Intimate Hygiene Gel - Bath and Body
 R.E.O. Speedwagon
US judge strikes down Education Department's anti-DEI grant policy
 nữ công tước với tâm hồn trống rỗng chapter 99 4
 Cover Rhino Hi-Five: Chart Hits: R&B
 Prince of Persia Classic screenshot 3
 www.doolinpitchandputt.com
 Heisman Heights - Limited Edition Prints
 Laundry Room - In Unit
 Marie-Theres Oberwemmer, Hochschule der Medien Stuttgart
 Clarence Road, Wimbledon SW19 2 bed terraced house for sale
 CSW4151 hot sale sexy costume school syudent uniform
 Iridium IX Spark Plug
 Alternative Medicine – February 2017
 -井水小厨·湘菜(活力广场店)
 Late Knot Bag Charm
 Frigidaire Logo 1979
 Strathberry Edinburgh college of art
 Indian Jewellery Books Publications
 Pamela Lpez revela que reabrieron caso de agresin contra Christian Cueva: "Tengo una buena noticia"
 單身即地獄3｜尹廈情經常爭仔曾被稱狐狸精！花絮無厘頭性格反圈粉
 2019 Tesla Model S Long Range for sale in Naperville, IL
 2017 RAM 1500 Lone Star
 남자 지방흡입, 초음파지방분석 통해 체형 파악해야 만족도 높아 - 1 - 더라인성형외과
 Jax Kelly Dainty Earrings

━━━━━━━━

**ACTIVITY**. Revise the records above by replacing each occurrence of "for sale" with "for rent", leaving every other character unchanged.

**SOLUTION FOR THIS EXERCISE**.
Intimate Hygiene Gel - Bath and Body
 R.E.O. Speedwagon
US judge strikes down Education Department's anti-DEI grant policy
 nữ công tước với tâm hồn trống rỗng chapter 99 4
 Cover Rhino Hi-Five: Chart Hits: R&B
 Prince of Persia Classic screenshot 3
 www.doolinpitchandputt.com
 Heisman Heights - Limited Edition Prints
 Laundry Room - In Unit
 Marie-Theres Oberwemmer, Hochschule der Medien Stuttgart
 Clarence Road, Wimbledon SW19 2 bed terraced house for rent
 CSW4151 hot sale sexy costume school syudent uniform
 Iridium IX Spark Plug
 Alternative Medicine – February 2017
 -井水小厨·湘菜(活力广场店)
 Late Knot Bag Charm
 Frigidaire Logo 1979
 Strathberry Edinburgh college of art
 Indian Jewellery Books Publications
 Pamela Lpez revela que reabrieron caso de agresin contra Christian Cueva: "Tengo una buena noticia"
 單身即地獄3｜尹廈情經常爭仔曾被稱狐狸精！花絮無厘頭性格反圈粉
 2019 Tesla Model S Long Range for rent in Naperville, IL
 2017 RAM 1500 Lone Star
 남자 지방흡입, 초음파지방분석 통해 체형 파악해야 만족도 높아 - 1 - 더라인성형외과
 Jax Kelly Dainty Earrings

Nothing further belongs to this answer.